Don't cry and make them feel guilty FGS!
I agree with the other poster who said to take Mother's Day off.
And I can't bring myself to indulge in "tit for tat" behaviour (not doing anything for their birthday etc), can't see how two wrongs make a right.
Well I've just been for a (cold) 5 mile walk and a pint with dh which was nice. Told him how I felt (he'd seen me crying earlier, thought I was upset about my own mum who died 15 years ago). He confirmed that dd1 had given him some money and asked him to get the card when he went food shopping on Friday night. So they couldn't even make it to a shop to choose the card themselves (we live within 2 minutes if at least 3 shops that sell cards).
I'm hoping he might say something to the dds. I know I should say something myself, but I don't think I could bear the indifference I might get in return.
I try so hard most of the time to rise above their teenagerish behaviour, but today just couldn't do it. It was similar at Christmas, when it didn't even cross their minds to go out & buy something for me or dh. I think I feel worse because I feel like I've caused them to be like this.
Return the affection on their birthday.
Put your feet up and do nothing all day, or pamper yourself.

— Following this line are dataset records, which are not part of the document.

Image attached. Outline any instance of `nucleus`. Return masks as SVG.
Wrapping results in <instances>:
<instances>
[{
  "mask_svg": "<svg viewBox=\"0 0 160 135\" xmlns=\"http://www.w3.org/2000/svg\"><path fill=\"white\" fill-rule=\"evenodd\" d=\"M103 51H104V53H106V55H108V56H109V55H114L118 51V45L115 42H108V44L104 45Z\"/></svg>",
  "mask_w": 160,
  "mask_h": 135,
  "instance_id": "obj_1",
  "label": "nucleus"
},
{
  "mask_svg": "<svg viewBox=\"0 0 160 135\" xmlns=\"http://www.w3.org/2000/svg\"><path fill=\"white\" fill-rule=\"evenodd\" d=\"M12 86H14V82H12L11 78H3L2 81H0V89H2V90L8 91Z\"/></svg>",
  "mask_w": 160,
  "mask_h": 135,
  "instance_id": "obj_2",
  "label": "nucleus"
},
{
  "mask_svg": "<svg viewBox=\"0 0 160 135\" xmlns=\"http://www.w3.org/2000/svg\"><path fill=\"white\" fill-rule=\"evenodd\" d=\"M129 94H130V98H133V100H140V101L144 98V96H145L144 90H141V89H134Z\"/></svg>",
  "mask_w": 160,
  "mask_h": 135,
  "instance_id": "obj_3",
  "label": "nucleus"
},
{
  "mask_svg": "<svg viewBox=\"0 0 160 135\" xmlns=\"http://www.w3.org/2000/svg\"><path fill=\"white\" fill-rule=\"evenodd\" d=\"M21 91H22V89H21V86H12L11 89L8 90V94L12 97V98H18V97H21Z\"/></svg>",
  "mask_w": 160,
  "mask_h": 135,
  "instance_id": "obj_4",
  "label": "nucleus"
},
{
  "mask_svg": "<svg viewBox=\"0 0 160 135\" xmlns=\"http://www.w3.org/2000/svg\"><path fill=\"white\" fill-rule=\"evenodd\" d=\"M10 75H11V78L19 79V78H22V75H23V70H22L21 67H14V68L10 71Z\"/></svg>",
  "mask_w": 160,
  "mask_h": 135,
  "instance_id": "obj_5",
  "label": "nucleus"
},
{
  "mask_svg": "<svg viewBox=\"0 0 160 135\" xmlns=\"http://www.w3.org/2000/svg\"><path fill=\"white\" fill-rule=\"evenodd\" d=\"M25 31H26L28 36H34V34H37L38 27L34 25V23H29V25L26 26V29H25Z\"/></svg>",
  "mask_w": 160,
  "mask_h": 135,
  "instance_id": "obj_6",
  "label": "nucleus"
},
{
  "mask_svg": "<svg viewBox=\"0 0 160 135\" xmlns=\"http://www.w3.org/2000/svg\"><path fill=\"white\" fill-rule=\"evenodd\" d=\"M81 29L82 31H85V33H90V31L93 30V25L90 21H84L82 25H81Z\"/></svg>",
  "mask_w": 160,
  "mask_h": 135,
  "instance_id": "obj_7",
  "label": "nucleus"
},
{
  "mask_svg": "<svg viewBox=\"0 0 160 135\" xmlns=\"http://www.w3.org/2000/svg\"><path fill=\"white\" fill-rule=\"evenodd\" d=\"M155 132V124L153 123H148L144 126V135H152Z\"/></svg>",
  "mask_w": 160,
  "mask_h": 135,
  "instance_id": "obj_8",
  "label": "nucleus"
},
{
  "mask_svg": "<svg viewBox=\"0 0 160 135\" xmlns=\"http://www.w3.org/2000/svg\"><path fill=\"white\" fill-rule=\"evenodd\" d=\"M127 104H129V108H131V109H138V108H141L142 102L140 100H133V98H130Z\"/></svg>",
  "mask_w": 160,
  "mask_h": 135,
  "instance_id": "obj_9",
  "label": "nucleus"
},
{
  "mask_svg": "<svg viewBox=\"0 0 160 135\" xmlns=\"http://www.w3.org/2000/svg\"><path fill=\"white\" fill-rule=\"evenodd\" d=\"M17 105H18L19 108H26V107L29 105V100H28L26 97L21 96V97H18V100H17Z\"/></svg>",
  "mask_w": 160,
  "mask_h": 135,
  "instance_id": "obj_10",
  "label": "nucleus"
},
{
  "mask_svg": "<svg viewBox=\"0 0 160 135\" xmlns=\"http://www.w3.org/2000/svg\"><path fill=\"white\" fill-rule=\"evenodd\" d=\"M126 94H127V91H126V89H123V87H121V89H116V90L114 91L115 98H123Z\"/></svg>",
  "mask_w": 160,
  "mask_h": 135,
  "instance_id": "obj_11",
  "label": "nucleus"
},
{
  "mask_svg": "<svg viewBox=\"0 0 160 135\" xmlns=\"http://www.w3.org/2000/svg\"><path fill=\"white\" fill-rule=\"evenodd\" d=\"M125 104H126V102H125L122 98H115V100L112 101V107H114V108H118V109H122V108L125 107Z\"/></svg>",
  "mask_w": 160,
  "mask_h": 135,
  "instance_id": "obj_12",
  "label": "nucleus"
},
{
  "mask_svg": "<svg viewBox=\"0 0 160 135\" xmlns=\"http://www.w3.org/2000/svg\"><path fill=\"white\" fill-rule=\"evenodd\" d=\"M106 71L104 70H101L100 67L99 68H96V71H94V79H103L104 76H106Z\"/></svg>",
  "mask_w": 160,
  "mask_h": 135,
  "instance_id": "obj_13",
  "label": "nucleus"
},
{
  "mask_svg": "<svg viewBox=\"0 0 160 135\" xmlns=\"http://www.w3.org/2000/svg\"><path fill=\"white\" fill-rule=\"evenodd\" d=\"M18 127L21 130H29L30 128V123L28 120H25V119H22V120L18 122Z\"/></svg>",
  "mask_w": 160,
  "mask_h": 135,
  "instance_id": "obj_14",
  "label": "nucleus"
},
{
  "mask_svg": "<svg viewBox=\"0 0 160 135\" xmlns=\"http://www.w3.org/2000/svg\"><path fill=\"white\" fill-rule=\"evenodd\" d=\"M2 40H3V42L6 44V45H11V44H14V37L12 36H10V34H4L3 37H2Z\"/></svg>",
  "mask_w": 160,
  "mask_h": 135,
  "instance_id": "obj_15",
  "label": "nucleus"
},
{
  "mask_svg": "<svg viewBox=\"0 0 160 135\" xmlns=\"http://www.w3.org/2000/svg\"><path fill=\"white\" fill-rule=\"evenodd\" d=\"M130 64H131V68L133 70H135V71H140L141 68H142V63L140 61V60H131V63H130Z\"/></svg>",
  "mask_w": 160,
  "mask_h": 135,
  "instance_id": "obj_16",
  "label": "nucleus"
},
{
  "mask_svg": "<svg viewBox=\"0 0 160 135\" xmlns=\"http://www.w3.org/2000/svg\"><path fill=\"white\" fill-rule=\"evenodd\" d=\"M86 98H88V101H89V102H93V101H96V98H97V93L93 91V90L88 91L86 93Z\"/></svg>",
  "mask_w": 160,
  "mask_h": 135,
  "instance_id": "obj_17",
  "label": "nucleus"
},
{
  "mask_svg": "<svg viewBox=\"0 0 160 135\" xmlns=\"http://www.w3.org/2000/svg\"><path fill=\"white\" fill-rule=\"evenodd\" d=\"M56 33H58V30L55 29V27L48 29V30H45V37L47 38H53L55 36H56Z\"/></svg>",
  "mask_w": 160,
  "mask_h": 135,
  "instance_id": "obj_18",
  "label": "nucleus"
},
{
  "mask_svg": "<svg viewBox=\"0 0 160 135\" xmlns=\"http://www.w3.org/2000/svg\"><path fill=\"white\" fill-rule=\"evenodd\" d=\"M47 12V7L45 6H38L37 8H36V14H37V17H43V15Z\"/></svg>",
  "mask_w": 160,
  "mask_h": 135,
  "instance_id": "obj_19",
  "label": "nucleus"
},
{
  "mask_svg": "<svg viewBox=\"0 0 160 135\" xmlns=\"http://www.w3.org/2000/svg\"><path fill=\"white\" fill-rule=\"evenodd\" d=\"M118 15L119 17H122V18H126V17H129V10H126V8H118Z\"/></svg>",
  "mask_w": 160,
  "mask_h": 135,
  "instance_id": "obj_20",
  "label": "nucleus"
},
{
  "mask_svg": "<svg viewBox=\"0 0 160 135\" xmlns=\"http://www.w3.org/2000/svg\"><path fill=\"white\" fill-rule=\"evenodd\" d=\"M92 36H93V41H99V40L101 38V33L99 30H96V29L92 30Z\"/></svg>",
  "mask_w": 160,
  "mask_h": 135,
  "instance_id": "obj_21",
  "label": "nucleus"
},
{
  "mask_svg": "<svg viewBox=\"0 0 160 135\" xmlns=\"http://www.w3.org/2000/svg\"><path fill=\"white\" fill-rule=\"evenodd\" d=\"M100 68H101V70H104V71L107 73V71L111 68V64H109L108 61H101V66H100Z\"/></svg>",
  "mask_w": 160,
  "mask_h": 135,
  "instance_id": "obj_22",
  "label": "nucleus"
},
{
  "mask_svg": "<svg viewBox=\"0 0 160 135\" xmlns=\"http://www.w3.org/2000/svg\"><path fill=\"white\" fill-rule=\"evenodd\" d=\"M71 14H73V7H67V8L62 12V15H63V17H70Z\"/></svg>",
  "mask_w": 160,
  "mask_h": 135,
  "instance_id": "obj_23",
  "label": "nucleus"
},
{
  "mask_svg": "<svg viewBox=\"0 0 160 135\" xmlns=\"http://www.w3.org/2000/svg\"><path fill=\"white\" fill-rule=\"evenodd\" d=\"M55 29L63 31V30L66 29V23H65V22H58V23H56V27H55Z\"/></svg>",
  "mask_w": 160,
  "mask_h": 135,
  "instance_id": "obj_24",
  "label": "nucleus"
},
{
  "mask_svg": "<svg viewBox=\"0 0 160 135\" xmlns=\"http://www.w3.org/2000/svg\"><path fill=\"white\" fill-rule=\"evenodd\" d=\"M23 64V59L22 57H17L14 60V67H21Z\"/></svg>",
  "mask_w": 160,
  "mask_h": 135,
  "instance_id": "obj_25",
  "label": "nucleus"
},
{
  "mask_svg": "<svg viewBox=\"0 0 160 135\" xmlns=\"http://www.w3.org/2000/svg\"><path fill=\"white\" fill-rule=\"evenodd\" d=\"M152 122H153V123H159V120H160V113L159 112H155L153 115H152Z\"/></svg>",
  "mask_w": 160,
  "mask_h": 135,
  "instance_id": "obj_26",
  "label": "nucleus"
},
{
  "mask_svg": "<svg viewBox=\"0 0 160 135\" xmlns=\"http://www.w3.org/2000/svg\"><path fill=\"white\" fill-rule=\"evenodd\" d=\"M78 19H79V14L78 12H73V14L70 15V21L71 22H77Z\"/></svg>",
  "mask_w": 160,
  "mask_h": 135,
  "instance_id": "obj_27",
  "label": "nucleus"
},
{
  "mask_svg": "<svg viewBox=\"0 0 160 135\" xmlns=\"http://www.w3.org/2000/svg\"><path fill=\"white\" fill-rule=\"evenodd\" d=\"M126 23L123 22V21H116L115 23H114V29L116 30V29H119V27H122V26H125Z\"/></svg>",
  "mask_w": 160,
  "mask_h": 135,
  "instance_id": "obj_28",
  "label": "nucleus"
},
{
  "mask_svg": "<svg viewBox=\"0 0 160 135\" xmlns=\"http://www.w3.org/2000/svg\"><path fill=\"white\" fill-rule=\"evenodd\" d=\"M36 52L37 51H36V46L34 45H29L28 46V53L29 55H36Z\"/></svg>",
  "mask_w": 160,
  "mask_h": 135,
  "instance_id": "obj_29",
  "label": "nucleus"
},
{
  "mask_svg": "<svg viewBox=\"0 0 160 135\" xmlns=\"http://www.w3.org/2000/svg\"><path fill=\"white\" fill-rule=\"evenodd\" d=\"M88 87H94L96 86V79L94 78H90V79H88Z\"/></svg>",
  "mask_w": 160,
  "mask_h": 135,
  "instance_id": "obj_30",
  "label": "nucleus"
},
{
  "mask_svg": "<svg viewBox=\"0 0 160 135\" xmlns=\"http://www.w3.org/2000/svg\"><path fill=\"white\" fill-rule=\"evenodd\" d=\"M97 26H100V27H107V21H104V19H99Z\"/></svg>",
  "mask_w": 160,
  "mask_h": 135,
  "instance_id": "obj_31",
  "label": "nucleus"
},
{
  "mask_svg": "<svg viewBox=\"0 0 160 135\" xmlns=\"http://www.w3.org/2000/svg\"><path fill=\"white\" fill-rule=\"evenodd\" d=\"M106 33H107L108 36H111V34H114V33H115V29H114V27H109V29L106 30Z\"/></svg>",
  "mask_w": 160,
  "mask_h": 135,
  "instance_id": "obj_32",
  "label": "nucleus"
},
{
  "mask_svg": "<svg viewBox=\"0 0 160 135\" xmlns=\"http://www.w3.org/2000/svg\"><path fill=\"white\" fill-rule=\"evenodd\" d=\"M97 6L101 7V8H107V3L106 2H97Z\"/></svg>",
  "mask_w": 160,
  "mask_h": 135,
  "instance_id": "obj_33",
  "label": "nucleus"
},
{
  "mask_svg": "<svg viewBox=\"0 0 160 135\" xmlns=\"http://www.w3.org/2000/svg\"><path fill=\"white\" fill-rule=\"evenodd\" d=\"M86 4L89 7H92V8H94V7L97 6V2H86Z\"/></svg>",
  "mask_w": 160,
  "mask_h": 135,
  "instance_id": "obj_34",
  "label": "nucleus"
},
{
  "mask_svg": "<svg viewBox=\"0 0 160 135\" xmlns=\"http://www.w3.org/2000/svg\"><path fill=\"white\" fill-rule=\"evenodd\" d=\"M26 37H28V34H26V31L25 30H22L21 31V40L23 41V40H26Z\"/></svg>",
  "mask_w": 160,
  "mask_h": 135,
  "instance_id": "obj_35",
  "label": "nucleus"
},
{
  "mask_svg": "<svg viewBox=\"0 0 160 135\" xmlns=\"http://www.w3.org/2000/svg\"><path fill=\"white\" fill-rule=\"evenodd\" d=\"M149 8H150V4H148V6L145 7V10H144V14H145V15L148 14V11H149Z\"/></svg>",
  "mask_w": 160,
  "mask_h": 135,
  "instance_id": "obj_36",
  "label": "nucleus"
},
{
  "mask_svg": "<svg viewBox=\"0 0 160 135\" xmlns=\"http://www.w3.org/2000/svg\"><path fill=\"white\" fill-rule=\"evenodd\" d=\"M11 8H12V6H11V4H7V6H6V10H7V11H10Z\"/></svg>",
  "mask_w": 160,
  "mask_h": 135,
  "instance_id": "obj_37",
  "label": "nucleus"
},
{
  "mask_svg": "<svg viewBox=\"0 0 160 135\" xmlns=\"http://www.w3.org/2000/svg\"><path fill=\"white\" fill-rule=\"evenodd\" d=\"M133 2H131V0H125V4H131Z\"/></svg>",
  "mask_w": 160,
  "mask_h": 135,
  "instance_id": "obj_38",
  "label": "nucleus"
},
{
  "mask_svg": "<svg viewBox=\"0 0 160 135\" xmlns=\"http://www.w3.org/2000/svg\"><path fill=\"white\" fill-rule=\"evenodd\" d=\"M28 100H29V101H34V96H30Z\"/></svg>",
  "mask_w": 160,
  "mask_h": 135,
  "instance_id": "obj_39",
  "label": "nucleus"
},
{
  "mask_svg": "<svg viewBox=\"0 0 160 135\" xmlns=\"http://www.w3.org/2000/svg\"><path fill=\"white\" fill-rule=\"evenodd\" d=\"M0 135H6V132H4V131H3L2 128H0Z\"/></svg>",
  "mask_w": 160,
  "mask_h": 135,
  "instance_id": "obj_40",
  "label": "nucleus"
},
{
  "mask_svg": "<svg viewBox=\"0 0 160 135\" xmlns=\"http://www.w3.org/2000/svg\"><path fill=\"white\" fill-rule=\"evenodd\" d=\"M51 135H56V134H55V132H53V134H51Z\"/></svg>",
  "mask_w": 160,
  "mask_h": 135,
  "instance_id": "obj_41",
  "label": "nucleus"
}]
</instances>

If they want anything, then they are old enough to get it for themselves. If they ask "where's dinner?" just tell them you are having Mother's Day off so it is their job to cook.
I told DS he had to iron his school uniform today as it was Mother's Day - he replied that he would "just have to go to school with it creased then"!
I did get a card and a Yankee Candle off him though!
I would make them feel bad too. DS wouldn't bother but I warned DH that he needed to make sure I got a card at least. And we went out for lunch. Lots of moaning but I don't care. Im trying to get DS to start thinking of others. My view is that if I don't make him start to think a but about Mothers Day and sacrifice something (time in front of playstation) then he won't ever. So tell your girls how hurt you are. I would disappear off without saying anything and come home with something nice for yourself.